Si conclude la nota: “Abbiamo deciso di impugnare l’ordine di espulsione per smascherare l’ipocrisia delle politiche migratorie dell’Unione Europea, delle misure di contenimento, tutela e accoglienza delle persone che attraversano le sue geografie per sfuggire a guerra, miseria, schiavitù. L’intensificazione dei controlli delle zone informali di stanziamento delle persone respinte dall’Europa in Bosnia sta svelando il fallimento e l’incongruenza dell’immenso ammontare di risorse investite sulla sorveglianza dei confini e negli hub per migranti: Lipa è quasi del tutto vuota e militarizzata. Pur di non finire recluse, le persone in movimento, si adattano al meglio lungo la frontiera, sottoponendosi alle reiterate violenze dei respingimenti pur di farcela, mentre, dall’altra parte, le organizzazioni umanitarie subordinate all’IOM, distribuiscono quelle poche risorse che non sono state destinate all’equipaggiamento delle forze di sicurezza o alla costruzione di muri e torrette.
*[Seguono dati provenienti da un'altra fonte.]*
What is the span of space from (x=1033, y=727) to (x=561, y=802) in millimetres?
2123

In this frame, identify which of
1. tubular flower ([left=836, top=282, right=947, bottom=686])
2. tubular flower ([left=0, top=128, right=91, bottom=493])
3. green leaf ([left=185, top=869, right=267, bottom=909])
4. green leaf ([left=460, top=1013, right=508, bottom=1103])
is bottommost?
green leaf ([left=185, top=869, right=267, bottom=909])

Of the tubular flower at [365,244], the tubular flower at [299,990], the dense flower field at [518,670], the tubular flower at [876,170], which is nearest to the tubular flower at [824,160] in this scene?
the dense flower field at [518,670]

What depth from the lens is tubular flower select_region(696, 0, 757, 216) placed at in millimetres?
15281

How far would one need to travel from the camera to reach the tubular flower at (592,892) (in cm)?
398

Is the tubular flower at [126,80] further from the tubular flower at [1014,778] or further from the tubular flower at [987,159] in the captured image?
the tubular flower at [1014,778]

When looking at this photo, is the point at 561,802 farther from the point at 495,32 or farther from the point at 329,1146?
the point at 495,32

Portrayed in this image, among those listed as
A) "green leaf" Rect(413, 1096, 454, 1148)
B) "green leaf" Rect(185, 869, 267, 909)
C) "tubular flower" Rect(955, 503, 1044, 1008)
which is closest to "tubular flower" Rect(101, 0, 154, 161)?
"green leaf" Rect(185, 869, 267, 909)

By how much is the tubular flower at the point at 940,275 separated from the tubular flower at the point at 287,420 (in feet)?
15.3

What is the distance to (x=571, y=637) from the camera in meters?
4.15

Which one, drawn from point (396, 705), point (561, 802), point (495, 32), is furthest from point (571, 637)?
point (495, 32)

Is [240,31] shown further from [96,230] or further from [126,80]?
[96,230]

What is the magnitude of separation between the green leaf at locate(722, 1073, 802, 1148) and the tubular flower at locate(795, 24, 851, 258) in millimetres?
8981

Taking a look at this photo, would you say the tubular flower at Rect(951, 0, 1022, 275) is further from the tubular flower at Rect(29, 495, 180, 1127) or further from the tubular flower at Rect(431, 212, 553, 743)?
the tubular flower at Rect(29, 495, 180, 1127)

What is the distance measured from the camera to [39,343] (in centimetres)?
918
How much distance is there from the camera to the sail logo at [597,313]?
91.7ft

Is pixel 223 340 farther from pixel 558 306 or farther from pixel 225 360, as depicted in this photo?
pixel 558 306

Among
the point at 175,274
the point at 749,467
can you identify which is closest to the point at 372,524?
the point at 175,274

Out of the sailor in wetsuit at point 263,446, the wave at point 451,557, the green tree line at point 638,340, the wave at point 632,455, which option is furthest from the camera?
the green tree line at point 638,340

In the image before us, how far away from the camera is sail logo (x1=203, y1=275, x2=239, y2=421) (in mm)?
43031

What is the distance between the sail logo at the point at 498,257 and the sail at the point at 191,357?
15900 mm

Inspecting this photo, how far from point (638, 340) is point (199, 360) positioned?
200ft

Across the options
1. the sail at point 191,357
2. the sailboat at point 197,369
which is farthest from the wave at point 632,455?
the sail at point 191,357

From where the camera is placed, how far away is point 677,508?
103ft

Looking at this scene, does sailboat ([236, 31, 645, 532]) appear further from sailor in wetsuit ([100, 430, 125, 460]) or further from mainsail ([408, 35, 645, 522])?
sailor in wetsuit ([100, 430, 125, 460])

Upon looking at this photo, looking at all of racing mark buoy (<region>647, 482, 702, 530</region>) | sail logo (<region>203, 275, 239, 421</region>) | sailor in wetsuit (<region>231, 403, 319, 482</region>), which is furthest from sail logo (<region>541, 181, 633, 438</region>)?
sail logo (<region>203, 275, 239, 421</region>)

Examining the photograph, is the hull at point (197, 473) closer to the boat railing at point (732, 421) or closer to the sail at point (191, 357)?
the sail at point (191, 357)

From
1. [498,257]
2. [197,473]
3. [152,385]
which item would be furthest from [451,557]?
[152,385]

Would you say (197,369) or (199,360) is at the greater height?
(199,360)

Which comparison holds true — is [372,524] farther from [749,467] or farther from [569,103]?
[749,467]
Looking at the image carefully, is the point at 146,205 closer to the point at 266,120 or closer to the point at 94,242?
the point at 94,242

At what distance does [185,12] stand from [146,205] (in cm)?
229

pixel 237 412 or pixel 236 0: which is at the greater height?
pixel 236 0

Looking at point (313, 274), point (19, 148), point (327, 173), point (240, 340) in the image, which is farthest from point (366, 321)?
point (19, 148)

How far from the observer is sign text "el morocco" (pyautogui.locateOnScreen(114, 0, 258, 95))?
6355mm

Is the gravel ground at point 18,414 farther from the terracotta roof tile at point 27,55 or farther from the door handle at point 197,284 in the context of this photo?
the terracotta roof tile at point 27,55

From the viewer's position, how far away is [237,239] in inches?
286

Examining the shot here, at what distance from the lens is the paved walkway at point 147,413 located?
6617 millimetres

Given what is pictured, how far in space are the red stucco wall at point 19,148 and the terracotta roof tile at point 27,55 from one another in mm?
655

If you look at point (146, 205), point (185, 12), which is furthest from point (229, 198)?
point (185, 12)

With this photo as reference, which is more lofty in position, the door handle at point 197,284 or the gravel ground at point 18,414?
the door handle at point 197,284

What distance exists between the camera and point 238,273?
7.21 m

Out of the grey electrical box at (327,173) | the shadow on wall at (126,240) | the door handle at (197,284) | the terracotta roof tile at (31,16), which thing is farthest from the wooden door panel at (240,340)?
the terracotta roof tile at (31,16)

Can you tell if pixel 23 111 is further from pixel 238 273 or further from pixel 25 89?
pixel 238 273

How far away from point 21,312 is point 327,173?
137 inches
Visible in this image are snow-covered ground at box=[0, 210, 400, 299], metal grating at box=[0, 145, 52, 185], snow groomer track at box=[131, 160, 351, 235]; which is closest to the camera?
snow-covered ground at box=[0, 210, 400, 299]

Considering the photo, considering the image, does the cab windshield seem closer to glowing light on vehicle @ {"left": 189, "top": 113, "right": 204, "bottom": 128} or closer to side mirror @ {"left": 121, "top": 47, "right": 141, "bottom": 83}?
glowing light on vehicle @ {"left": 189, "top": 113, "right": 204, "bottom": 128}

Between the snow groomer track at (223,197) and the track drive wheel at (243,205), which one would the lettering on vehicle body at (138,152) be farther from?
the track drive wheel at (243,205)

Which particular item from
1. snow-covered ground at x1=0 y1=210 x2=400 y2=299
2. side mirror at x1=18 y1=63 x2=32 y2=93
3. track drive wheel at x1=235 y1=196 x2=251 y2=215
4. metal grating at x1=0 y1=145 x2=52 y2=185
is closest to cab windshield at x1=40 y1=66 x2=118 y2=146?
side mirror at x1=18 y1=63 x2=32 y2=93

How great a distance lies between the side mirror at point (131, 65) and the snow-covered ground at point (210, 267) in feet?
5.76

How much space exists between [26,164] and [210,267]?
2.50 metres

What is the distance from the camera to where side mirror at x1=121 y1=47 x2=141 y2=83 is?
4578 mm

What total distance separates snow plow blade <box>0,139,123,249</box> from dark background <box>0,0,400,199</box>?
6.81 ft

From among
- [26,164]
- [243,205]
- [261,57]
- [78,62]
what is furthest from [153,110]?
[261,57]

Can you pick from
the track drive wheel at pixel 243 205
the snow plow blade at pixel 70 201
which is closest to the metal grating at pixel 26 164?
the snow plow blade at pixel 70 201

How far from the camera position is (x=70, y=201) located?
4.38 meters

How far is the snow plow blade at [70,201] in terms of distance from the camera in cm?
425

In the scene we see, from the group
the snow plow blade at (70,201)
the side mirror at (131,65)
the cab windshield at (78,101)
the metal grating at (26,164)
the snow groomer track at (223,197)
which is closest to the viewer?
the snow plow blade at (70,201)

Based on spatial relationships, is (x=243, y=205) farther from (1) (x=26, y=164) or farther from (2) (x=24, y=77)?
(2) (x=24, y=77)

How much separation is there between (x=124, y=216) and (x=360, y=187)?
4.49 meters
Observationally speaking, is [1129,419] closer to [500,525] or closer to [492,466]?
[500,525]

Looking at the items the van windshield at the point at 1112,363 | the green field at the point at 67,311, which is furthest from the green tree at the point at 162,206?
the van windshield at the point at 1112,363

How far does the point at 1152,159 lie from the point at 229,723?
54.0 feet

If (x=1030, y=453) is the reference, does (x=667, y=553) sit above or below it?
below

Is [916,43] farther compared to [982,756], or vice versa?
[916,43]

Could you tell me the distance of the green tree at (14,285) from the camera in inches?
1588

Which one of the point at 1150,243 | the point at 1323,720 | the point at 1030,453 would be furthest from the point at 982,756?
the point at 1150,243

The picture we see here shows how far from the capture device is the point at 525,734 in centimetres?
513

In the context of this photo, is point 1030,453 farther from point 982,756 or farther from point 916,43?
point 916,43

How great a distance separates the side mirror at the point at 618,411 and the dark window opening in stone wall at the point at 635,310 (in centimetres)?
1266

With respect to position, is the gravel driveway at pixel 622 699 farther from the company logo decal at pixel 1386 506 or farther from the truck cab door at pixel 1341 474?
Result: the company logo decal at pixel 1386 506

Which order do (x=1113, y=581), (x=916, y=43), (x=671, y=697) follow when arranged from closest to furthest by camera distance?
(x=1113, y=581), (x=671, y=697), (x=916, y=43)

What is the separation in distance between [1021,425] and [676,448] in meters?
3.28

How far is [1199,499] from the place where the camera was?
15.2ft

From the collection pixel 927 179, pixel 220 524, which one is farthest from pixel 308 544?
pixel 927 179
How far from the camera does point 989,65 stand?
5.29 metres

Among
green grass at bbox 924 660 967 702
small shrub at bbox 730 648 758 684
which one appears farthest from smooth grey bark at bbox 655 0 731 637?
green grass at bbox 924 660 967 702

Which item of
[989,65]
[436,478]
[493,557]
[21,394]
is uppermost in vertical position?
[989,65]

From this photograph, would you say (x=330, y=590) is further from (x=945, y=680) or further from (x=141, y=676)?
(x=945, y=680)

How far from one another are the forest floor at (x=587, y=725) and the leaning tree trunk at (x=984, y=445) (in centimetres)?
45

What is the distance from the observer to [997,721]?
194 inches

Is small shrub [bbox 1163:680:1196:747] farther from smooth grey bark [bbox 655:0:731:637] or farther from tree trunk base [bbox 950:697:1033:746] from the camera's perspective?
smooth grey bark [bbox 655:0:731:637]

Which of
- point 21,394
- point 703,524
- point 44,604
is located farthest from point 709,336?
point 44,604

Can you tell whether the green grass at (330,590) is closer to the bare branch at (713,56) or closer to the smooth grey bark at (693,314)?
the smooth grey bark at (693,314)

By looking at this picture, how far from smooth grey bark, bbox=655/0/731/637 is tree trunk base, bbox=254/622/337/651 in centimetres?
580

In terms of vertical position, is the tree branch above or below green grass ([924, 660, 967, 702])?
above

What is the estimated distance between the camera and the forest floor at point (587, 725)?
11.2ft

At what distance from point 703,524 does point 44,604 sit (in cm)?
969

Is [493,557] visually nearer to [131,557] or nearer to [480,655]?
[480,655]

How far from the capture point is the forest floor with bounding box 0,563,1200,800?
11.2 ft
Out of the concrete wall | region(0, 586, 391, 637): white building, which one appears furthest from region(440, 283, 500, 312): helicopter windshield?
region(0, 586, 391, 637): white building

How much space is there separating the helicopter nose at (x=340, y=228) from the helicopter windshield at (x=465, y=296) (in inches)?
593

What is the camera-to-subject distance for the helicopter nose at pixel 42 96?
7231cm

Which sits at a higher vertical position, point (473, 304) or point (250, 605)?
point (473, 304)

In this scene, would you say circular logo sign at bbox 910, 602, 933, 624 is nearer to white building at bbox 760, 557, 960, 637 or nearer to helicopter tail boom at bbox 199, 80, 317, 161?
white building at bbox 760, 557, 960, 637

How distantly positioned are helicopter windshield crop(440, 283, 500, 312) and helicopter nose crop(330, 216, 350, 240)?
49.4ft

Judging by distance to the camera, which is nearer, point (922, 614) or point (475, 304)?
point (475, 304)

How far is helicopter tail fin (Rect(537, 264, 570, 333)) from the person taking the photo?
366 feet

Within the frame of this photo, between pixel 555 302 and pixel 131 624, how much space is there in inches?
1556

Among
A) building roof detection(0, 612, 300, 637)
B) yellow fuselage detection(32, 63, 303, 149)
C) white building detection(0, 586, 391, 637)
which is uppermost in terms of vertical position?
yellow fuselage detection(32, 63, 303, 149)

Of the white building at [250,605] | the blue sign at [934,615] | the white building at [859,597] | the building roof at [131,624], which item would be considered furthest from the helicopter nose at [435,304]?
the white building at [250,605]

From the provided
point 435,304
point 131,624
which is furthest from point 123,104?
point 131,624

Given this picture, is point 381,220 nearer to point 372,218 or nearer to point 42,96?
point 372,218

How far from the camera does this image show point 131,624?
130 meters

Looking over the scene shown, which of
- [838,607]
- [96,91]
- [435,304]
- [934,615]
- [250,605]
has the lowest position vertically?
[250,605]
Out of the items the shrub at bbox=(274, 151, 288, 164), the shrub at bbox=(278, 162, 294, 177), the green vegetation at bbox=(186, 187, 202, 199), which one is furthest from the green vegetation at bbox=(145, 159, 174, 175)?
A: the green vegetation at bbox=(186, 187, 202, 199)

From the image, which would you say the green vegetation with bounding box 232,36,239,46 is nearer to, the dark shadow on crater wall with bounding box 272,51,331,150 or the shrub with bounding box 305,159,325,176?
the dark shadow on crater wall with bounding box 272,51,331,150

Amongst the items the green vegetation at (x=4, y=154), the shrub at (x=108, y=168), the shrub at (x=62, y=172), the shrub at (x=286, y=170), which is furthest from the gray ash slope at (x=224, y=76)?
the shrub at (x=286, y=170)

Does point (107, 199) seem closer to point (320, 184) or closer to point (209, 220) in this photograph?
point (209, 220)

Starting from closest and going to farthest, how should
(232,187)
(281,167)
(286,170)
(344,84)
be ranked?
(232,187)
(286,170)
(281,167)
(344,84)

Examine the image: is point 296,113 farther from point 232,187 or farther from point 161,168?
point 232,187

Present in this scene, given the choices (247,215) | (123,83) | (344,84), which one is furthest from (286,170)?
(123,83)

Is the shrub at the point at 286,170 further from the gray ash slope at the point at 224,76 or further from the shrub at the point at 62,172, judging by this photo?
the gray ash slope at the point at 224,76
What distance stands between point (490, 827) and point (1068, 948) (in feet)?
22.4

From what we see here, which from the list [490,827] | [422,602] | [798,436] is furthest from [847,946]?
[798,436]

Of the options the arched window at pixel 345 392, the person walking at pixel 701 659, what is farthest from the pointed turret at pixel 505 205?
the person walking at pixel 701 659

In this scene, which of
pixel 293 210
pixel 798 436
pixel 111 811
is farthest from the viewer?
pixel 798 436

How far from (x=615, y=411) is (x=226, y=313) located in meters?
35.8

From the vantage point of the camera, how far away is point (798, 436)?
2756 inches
L’ipocrisia dell’assetto securitario riscontrato qui sul confine croato-bosniaco svilisce il profuso impegno all’accoglienza delle donne e dei bambini in fuga dall’invasione Russa dell’Ucraina. La politica differenziale adottata in questo caso segna l’ennesima inadempienza delle istituzioni europee nella tutela del diritto internazionale e della protezione umanitaria. Se è su questo che oggi l’Europa sta definendo se stessa, sulle frontiere, sulla militarizzazione dei confini, la sorveglianza e l’attraversamento differenziale delle sue geografie, dobbiamo opporre un contraltare che disegni una nuova geografia, una nuova protezione internazionale, una nuova rotta. L’imperativo è resistere, alla guerra, alla criminalizzazione della solidarietà, alla discriminazione, alla marginalità, alla frontiera. Resistere e perseverare nelle nostre pratiche di supporto e alleanza con le persone in movimento!”.